Spatial reasoning records:
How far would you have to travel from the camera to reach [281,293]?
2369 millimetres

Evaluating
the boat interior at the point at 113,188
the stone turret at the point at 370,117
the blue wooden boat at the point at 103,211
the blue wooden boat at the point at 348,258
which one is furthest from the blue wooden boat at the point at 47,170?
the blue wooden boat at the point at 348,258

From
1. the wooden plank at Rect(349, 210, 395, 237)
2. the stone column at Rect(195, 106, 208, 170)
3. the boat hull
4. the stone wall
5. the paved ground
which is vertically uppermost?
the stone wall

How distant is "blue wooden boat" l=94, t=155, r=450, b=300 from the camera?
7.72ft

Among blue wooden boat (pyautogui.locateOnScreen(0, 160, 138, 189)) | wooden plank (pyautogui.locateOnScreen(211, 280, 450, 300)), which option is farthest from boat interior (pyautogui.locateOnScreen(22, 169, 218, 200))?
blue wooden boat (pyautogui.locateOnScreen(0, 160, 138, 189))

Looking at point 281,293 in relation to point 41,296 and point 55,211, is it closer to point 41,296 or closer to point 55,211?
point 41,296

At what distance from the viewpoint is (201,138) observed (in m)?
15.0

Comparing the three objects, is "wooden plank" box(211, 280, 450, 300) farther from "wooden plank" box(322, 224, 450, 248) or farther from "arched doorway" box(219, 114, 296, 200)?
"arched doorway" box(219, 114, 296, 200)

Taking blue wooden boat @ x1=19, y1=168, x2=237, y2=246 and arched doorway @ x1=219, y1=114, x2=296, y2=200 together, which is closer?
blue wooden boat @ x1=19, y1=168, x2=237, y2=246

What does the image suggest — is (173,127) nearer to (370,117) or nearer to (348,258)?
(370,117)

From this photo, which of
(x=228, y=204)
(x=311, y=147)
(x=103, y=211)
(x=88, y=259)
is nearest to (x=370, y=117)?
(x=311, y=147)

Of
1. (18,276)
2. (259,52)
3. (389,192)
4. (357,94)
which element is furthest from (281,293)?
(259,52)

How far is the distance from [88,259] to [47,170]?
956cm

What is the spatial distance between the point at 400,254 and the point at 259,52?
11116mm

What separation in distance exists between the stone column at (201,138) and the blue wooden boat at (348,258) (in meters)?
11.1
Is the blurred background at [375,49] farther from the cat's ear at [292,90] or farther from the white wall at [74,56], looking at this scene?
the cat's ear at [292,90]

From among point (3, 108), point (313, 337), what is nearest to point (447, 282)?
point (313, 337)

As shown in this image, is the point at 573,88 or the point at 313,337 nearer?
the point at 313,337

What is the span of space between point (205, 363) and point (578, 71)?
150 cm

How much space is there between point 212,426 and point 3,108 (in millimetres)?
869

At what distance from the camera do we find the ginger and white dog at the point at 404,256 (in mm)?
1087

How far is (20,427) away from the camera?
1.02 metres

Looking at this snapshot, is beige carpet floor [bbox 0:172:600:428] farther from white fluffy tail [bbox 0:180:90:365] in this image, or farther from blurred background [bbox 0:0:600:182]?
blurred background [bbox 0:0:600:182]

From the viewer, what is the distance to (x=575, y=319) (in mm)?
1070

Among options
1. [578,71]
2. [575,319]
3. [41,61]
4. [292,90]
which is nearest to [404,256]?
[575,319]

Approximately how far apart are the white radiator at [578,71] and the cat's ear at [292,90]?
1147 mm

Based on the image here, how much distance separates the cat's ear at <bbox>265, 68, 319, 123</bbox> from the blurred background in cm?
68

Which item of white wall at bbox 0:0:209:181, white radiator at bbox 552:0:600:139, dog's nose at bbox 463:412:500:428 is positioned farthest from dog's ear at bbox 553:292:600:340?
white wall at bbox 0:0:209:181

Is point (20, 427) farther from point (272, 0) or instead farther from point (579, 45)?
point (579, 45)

### Description of the task:
Return the entire listing above line for line, with no change to any word, number, or punctuation mark.

### Written solution:
How far would you have to travel from the camera to reach [281,293]?
2369 millimetres

Evaluating
the boat interior at the point at 113,188
the stone turret at the point at 370,117
the blue wooden boat at the point at 103,211
the blue wooden boat at the point at 348,258
which one is furthest from the blue wooden boat at the point at 47,170?
the blue wooden boat at the point at 348,258

From
1. the wooden plank at Rect(349, 210, 395, 237)
2. the stone column at Rect(195, 106, 208, 170)
3. the boat hull
4. the stone wall
5. the paved ground
which is vertically uppermost?
the stone wall

How distant is "blue wooden boat" l=94, t=155, r=450, b=300 from the camera?
7.72ft

Among blue wooden boat (pyautogui.locateOnScreen(0, 160, 138, 189)) | wooden plank (pyautogui.locateOnScreen(211, 280, 450, 300)), which option is farthest from boat interior (pyautogui.locateOnScreen(22, 169, 218, 200))?
blue wooden boat (pyautogui.locateOnScreen(0, 160, 138, 189))

Looking at point 281,293 in relation to point 41,296 and point 55,211, is it closer to point 41,296 or closer to point 55,211?
point 41,296

At what distance from the viewpoint is (201,138) observed (in m)?
15.0

Comparing the three objects, is "wooden plank" box(211, 280, 450, 300) farther from "wooden plank" box(322, 224, 450, 248) or farther from "arched doorway" box(219, 114, 296, 200)?
"arched doorway" box(219, 114, 296, 200)

Taking blue wooden boat @ x1=19, y1=168, x2=237, y2=246 and arched doorway @ x1=219, y1=114, x2=296, y2=200 together, which is closer?
blue wooden boat @ x1=19, y1=168, x2=237, y2=246

What does the image suggest — is (173,127) nearer to (370,117) or nearer to (348,258)?
(370,117)

From this photo, which of
(x=228, y=204)
(x=311, y=147)
(x=103, y=211)
(x=88, y=259)
is nearest to (x=370, y=117)?
(x=311, y=147)

Of
1. (18,276)
2. (259,52)
3. (389,192)
4. (357,94)
which element is furthest from (281,293)?
(259,52)

How far is the distance from [88,259] to [47,170]?
956cm

What is the spatial distance between the point at 400,254 and the point at 259,52?
11116mm

What separation in distance exists between the stone column at (201,138) and the blue wooden boat at (348,258) (in meters)?
11.1
Is the blurred background at [375,49] farther from the cat's ear at [292,90] or farther from the white wall at [74,56], looking at this scene?
the cat's ear at [292,90]

From among point (3, 108), point (313, 337), what is nearest to point (447, 282)?
point (313, 337)

As shown in this image, is the point at 573,88 or the point at 313,337 nearer?
the point at 313,337

What is the span of space between point (205, 363) and point (578, 71)?
150 cm

How much space is there between point 212,426 and point 3,108 (in millimetres)?
869

At what distance from the camera do we find the ginger and white dog at the point at 404,256 (in mm)?
1087

How far is (20,427) away from the camera?
1.02 metres

Looking at this snapshot, is beige carpet floor [bbox 0:172:600:428] farther from white fluffy tail [bbox 0:180:90:365] in this image, or farther from blurred background [bbox 0:0:600:182]?
blurred background [bbox 0:0:600:182]

From the viewer, what is the distance to (x=575, y=319) (in mm)?
1070

Among options
1. [578,71]
2. [575,319]
3. [41,61]
4. [292,90]
which is nearest to [404,256]?
[575,319]

Approximately how far apart are the white radiator at [578,71] and the cat's ear at [292,90]?
1147 mm

Based on the image here, how much distance separates the cat's ear at <bbox>265, 68, 319, 123</bbox> from the blurred background in cm?
68

Which item of white wall at bbox 0:0:209:181, white radiator at bbox 552:0:600:139, dog's nose at bbox 463:412:500:428 is positioned farthest from dog's ear at bbox 553:292:600:340?
white wall at bbox 0:0:209:181

Is point (20, 427) farther from point (272, 0) or instead farther from point (579, 45)?
point (579, 45)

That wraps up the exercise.